As before, you are expected to show the graph as it is being grown
More details and pseudocode for this are in the file nonholonomicrrt.m and this slide deck. There is a single world file "nonholrrtdata.mat" for this problem. Testing the system with a deltastep of 5 gives the following result (which you need not match):
nonholonomicrrt('nonholrrtdata.mat', [100,40,pi], [150,350,0], 100, 5)
State: (150.666226, 356.398499, 6.265385) is near goal (150.000000, 350.000000, 0.000000)
Please read the comments/TODO sections on the various files before you start implementing the planners.
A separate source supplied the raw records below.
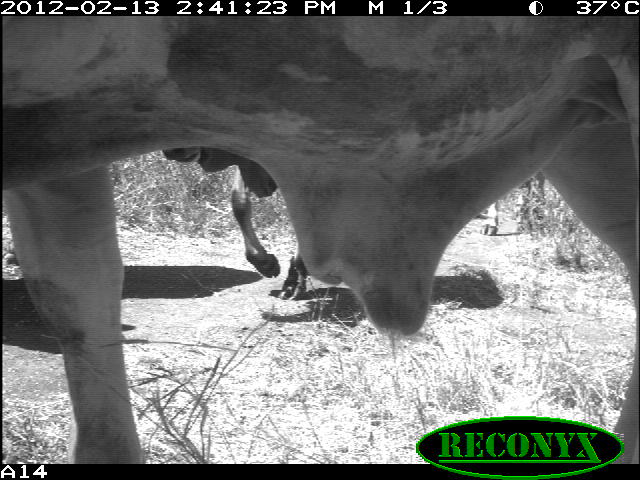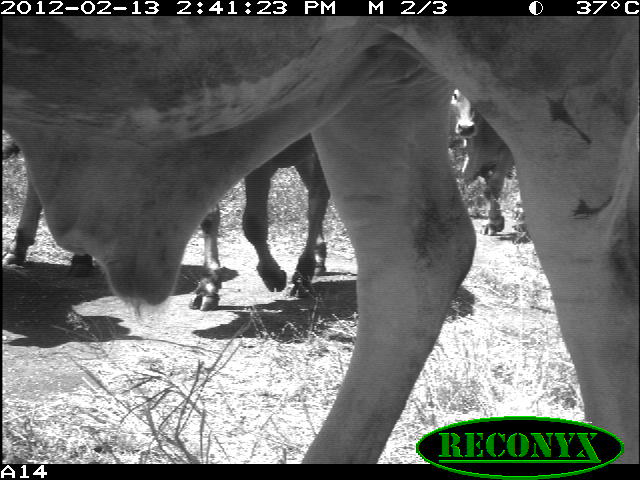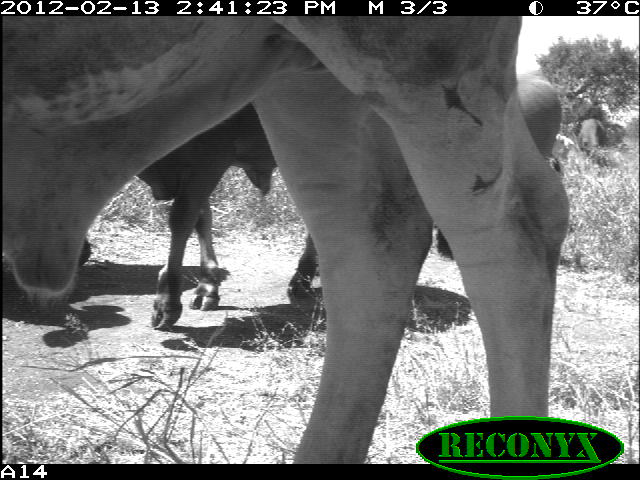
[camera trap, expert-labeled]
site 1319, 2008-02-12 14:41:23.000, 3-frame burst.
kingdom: Animalia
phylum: Chordata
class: Mammalia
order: Artiodactyla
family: Bovidae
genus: Bos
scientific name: Bos taurus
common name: domestic cattle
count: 3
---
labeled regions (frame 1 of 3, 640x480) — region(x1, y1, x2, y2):
bos taurus: region(2, 16, 640, 464); region(163, 147, 281, 278)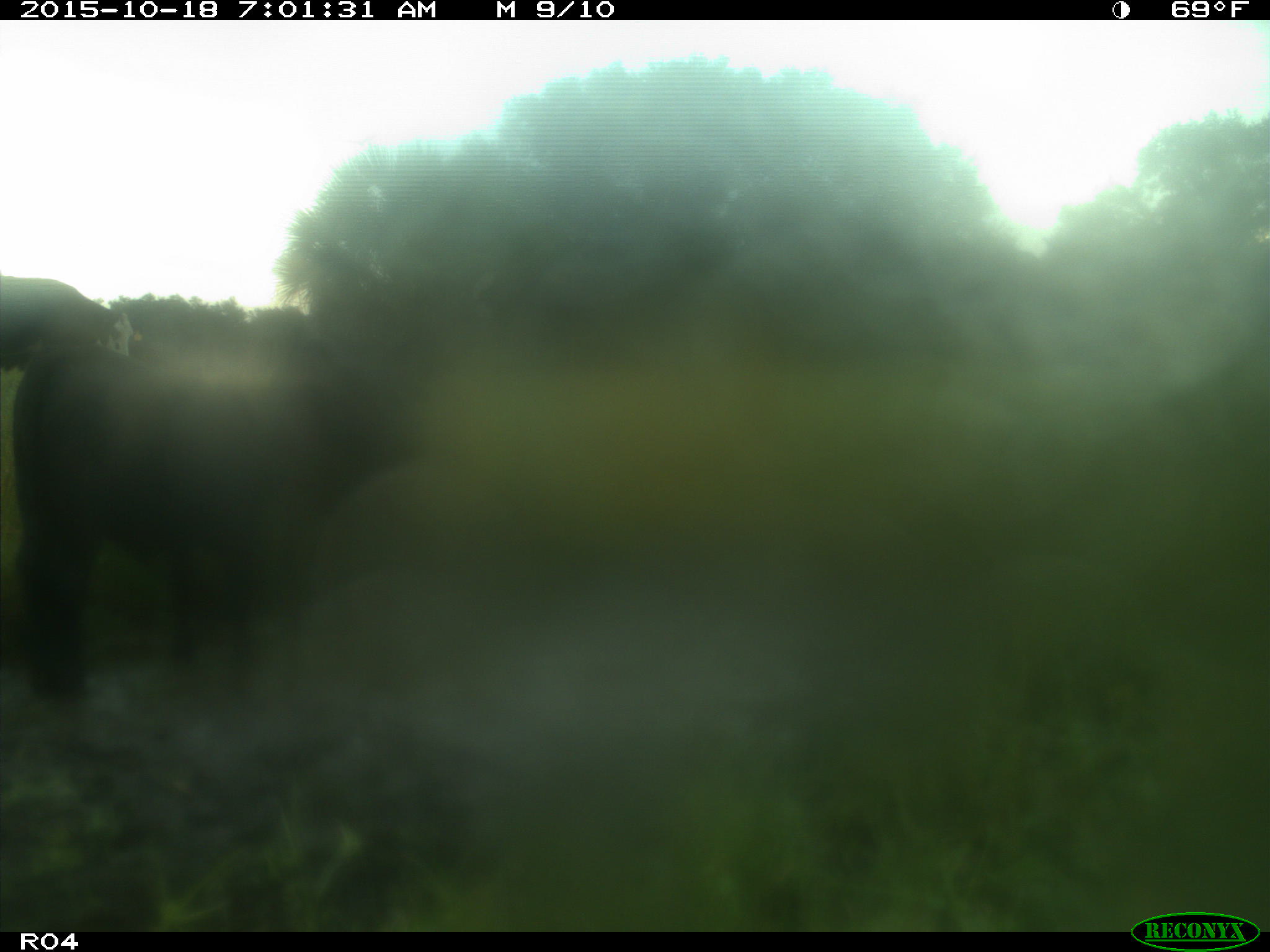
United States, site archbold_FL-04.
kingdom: Animalia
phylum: Chordata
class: Mammalia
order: Artiodactyla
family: Bovidae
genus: Bos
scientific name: Bos taurus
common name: domestic cow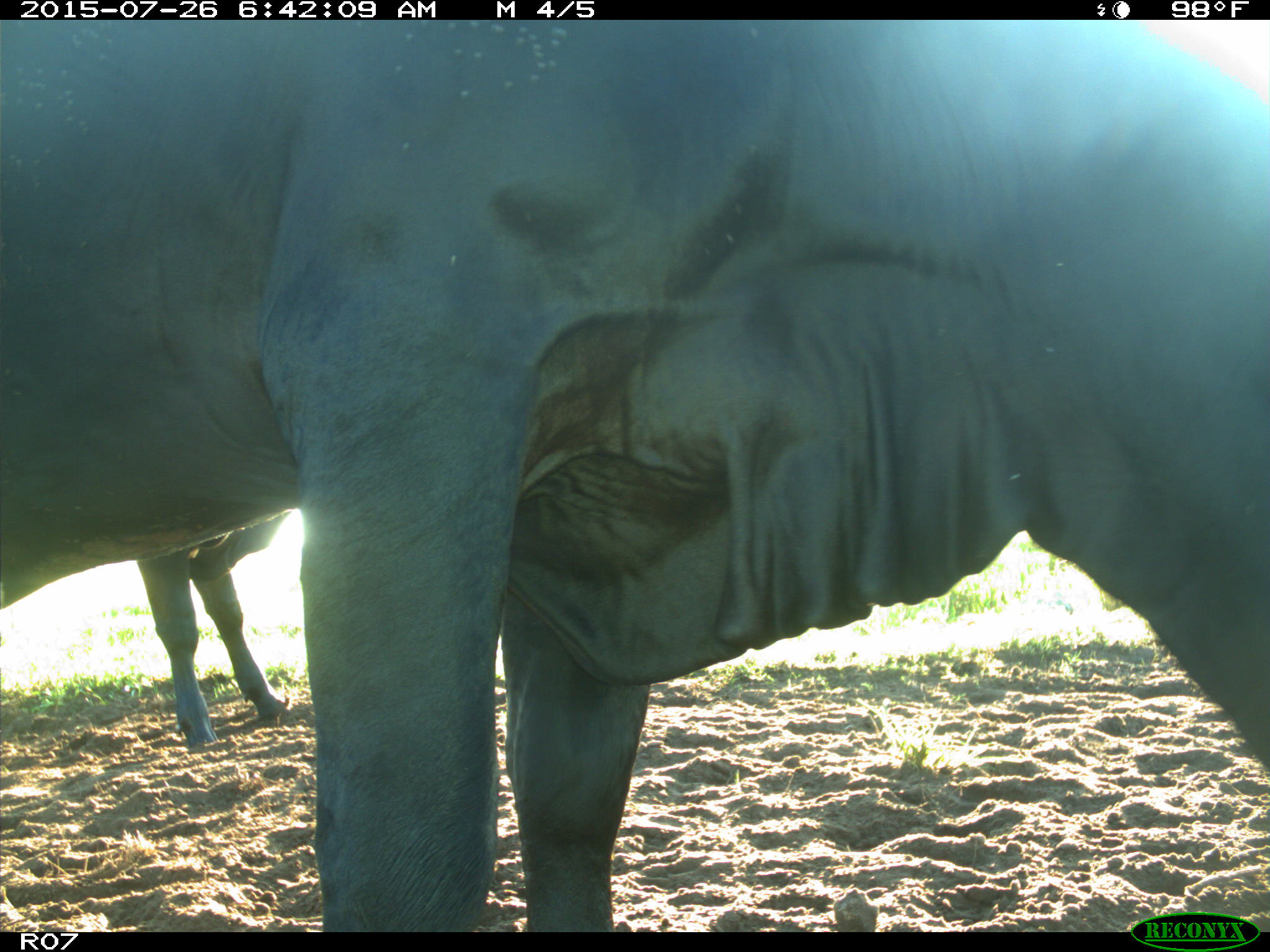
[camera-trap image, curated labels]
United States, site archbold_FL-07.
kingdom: Animalia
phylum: Chordata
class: Mammalia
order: Artiodactyla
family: Bovidae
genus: Bos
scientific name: Bos taurus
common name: domestic cow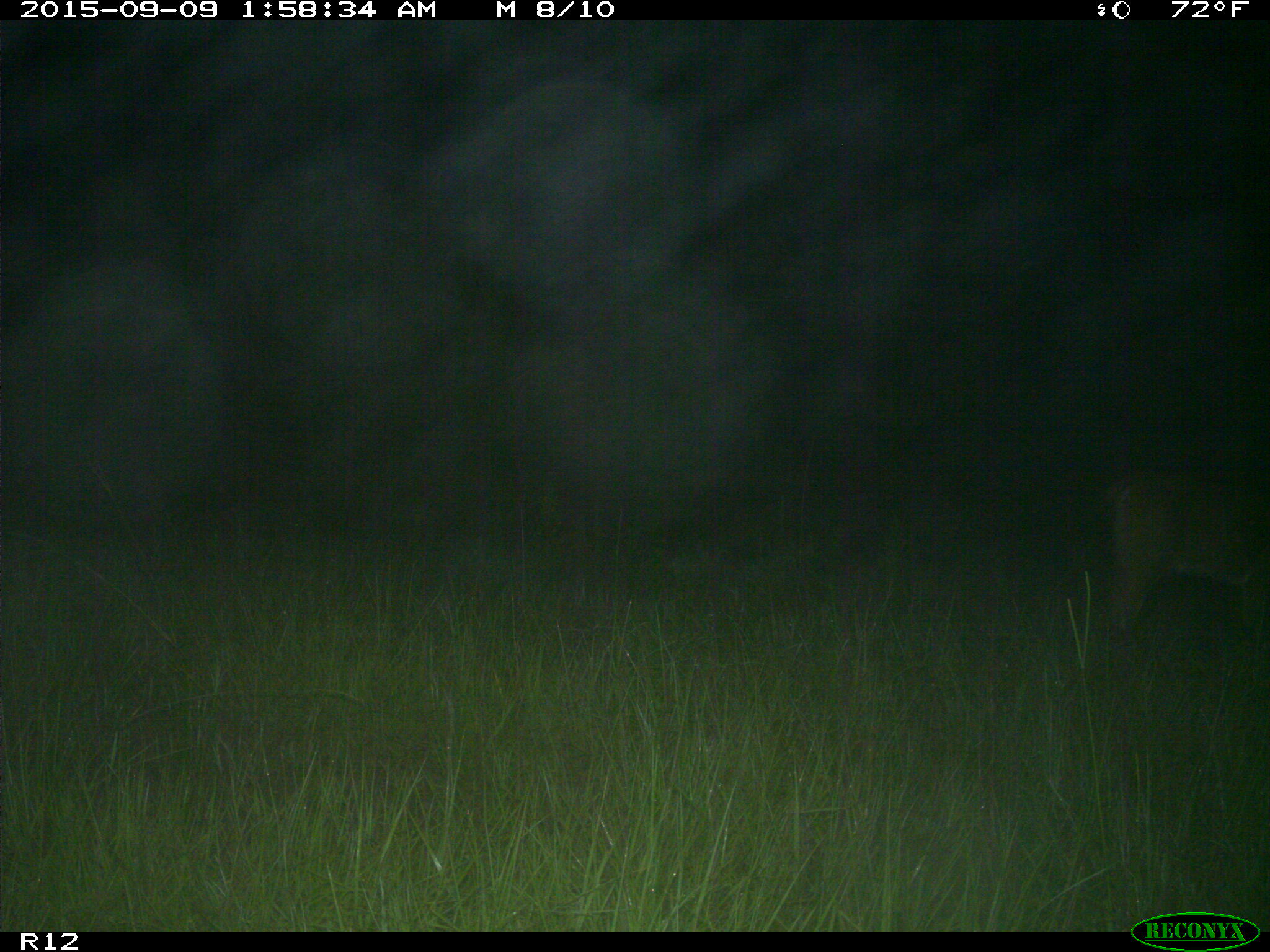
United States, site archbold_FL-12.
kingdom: Animalia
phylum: Chordata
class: Mammalia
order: Artiodactyla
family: Cervidae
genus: Odocoileus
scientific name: Odocoileus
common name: deer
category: unidentified deer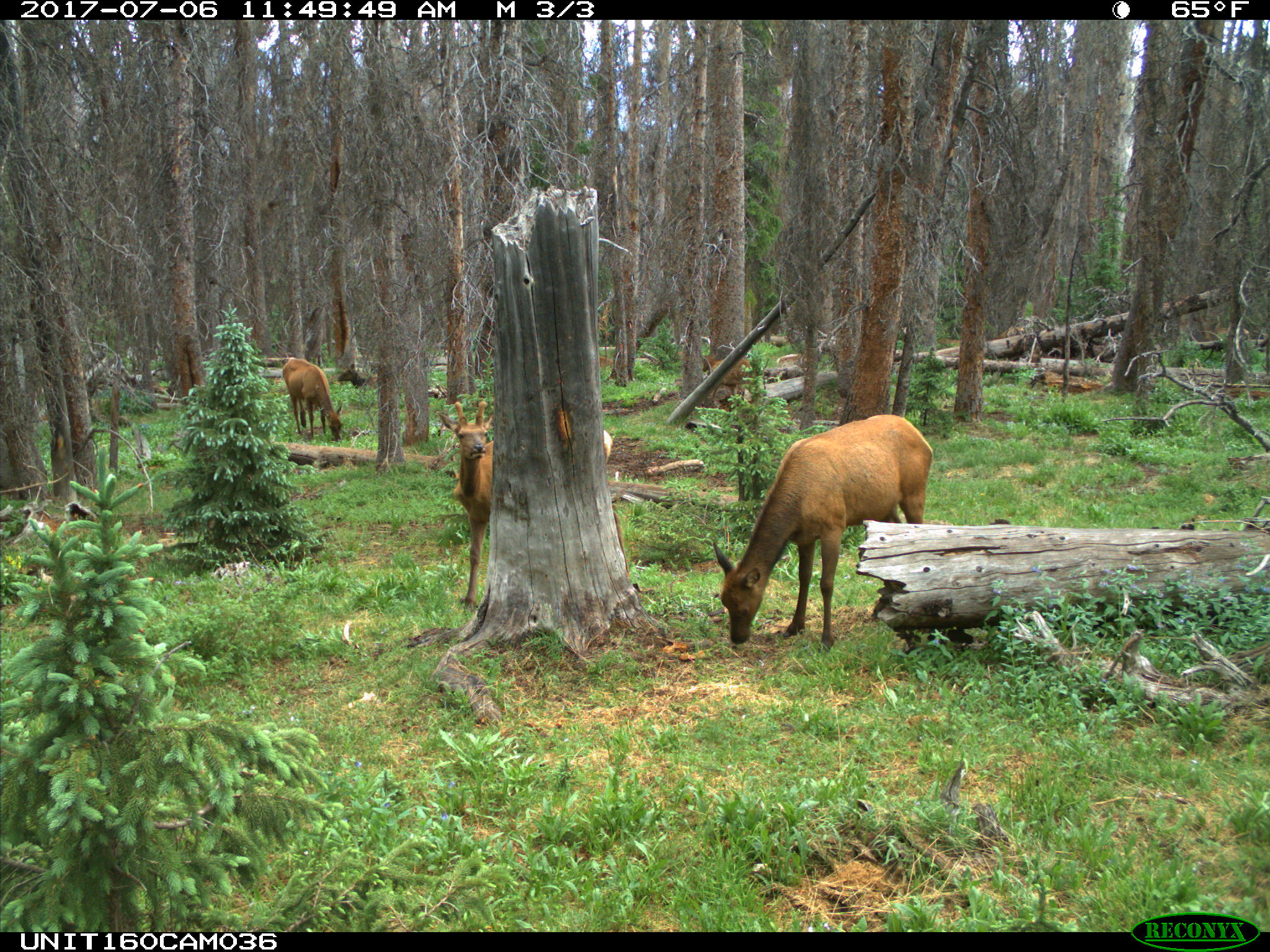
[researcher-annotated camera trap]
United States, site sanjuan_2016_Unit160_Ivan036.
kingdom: Animalia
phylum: Chordata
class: Mammalia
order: Artiodactyla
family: Cervidae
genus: Cervus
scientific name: Cervus elaphus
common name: red deer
Cervus elaphus (red deer).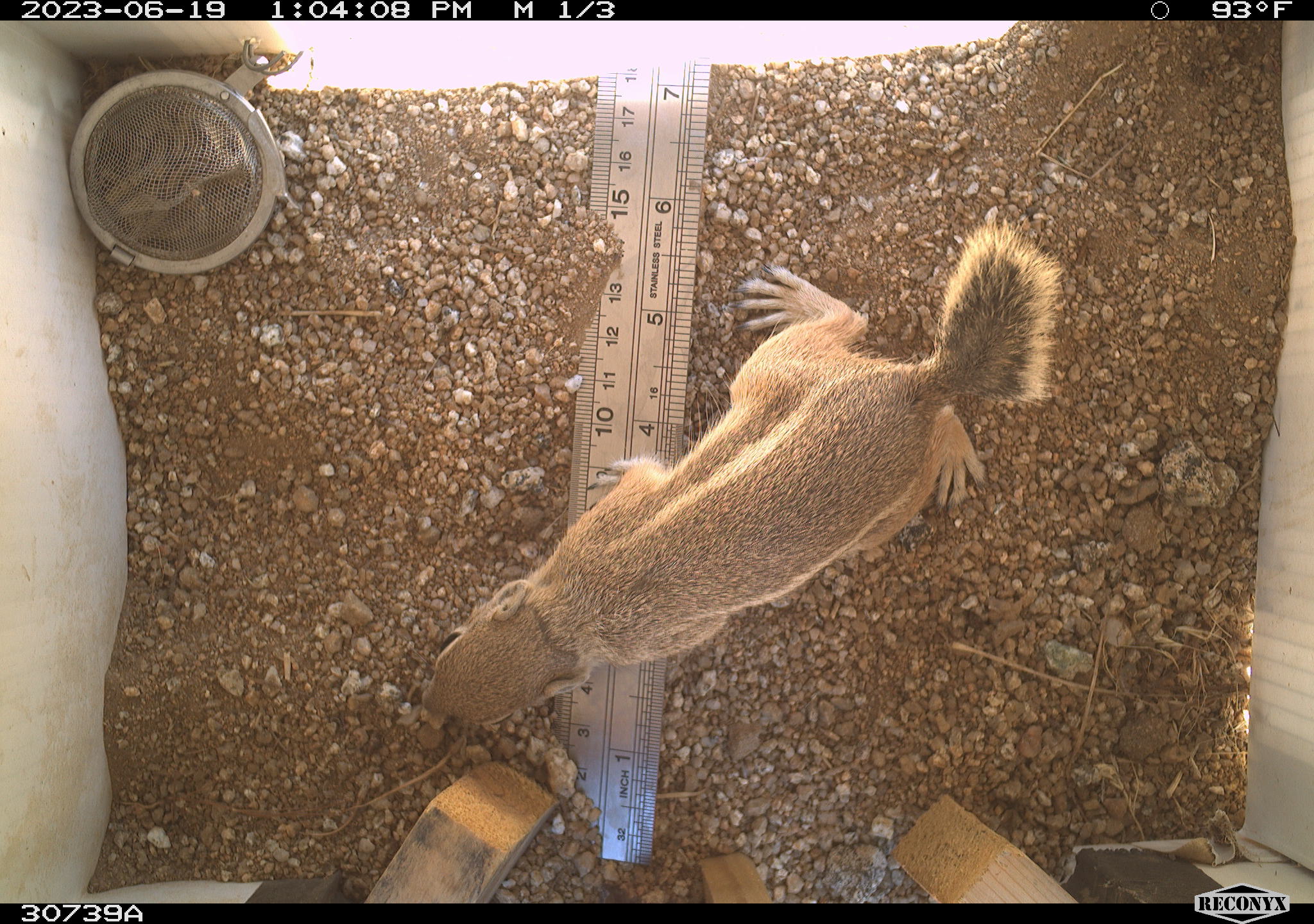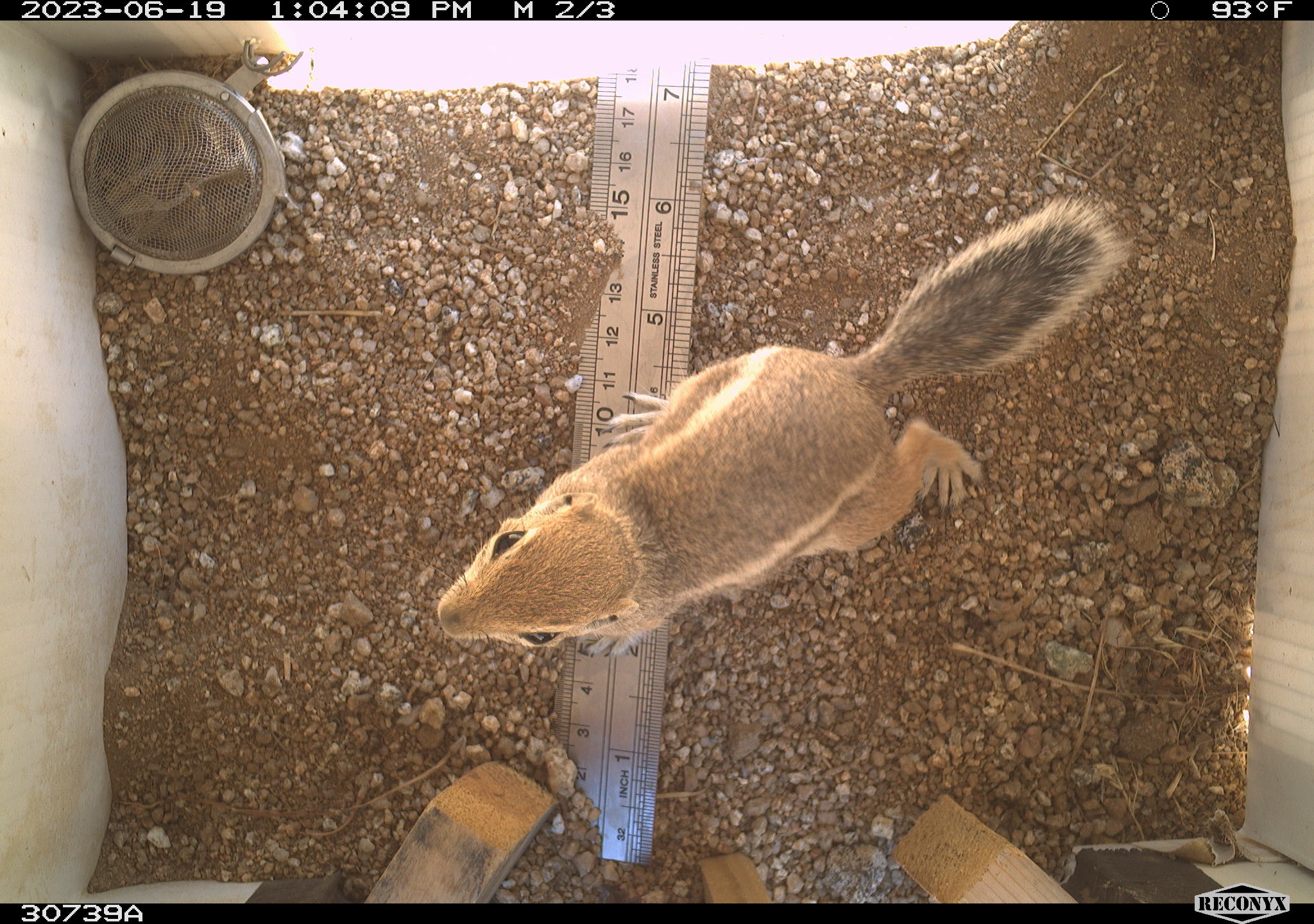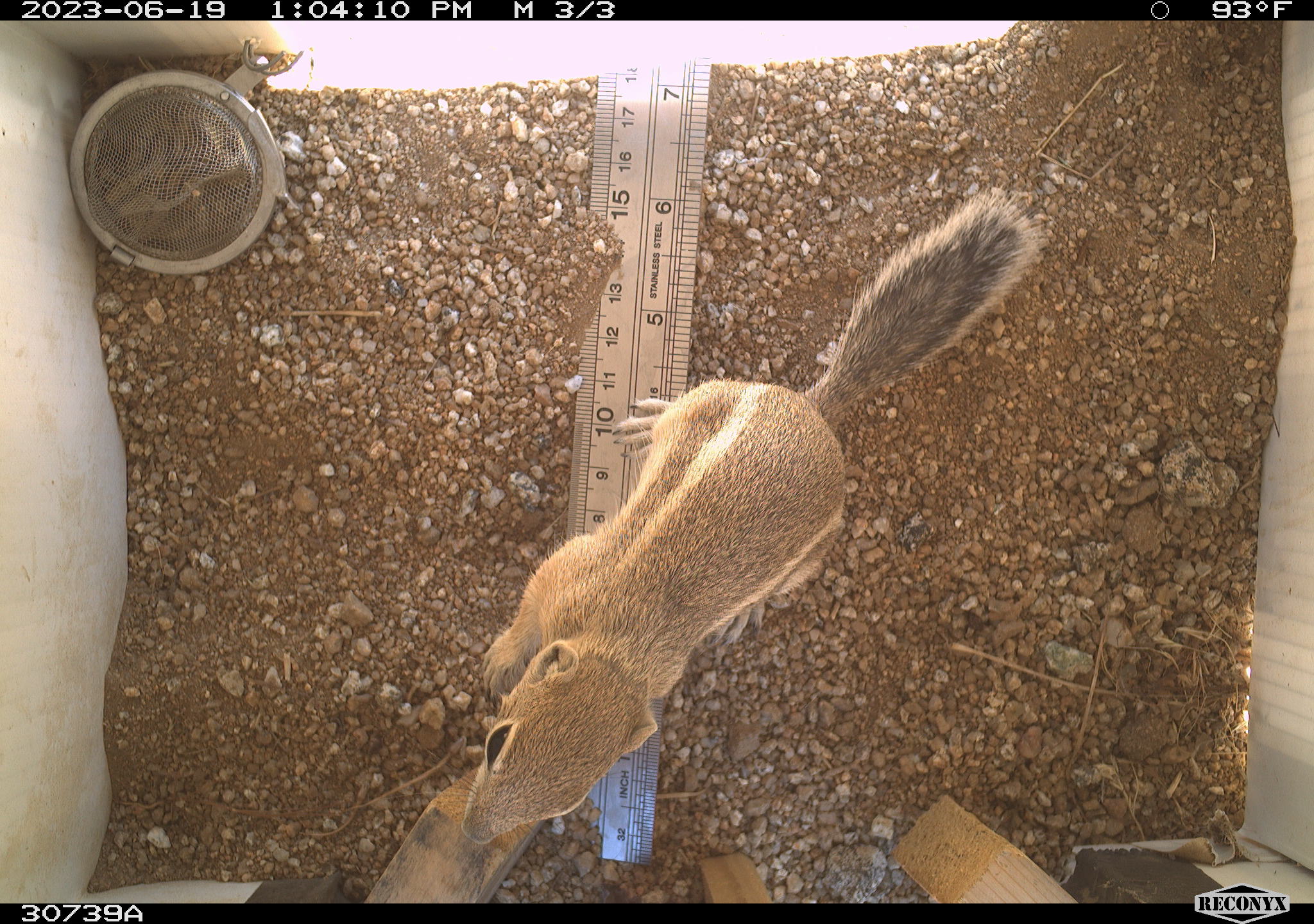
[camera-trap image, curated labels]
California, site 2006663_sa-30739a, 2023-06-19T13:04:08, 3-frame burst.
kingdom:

They go into significant detail on the implementation and should answer most of your questions.
(x,y) = (col,row) in MATLAB
Always check states for violations before you check for collisions as querying collision status for states out of limits can throw errors.
Test out the 2D planners on the smaller "map1" before moving to the more complex "map2". Try different start and goal points to see how the system behaves.
Your system will be tested on different maps and start/end points for grading.
Get to work:
Don't wait till the last minute for this one, folks. Make sure you have a working MATLAB environment as soon as possible.